• _Supplied material_
________________________________________

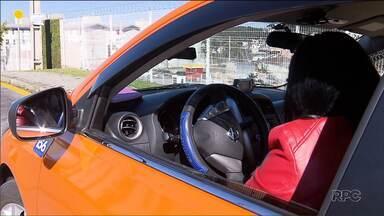 Taxistas cobram R$5,00 por corrida, em Curitiba, para protestar contra Uber e Cabify - Os motoristas reclamam que a concorrência dos aplicativos reduziu pela metade o rendimento dos taxistas.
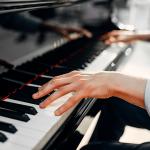 Piano Híbrido: a alternativa inovadora que une o melhor de dois mundos.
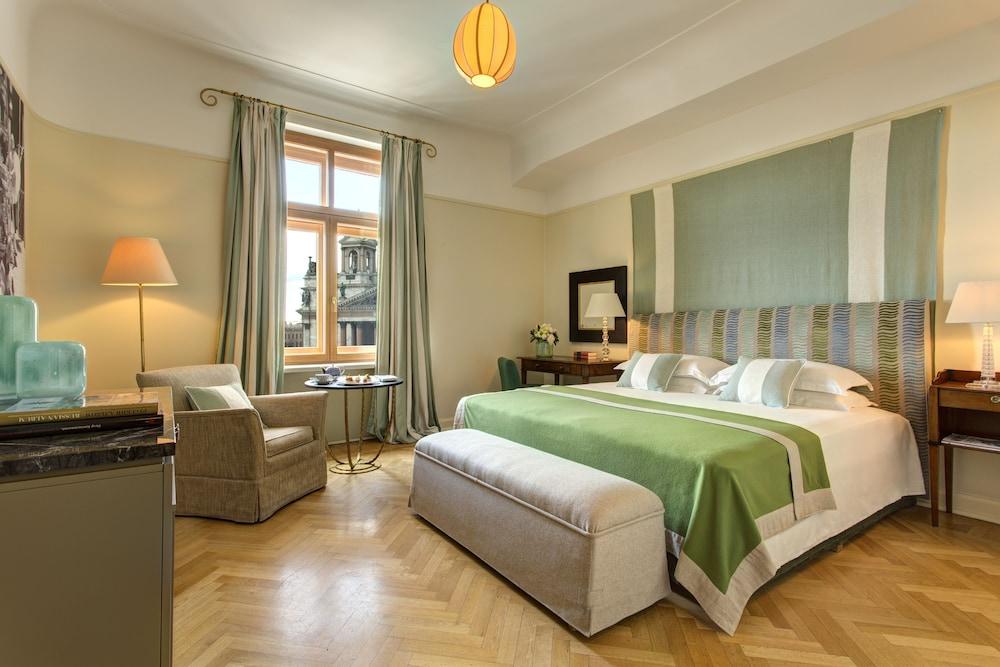 https://i.travelapi.com/hotels/1000000/20000/16800/16790/096cfa5c_z.jpg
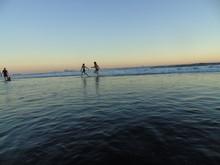 Celebra El Verano, Días Soleados, Sol, Niños Y Playa.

________________________________________

• _About this exercise_
Restate all of the data word for word and include no pictures.

• _Your response_
 Taxistas cobram R$5,00 por corrida, em Curitiba, para protestar contra Uber e Cabify - Os motoristas reclamam que a concorrência dos aplicativos reduziu pela metade o rendimento dos taxistas.
 Piano Híbrido: a alternativa inovadora que une o melhor de dois mundos.
 https://i.travelapi.com/hotels/1000000/20000/16800/16790/096cfa5c_z.jpg
 Celebra El Verano, Días Soleados, Sol, Niños Y Playa.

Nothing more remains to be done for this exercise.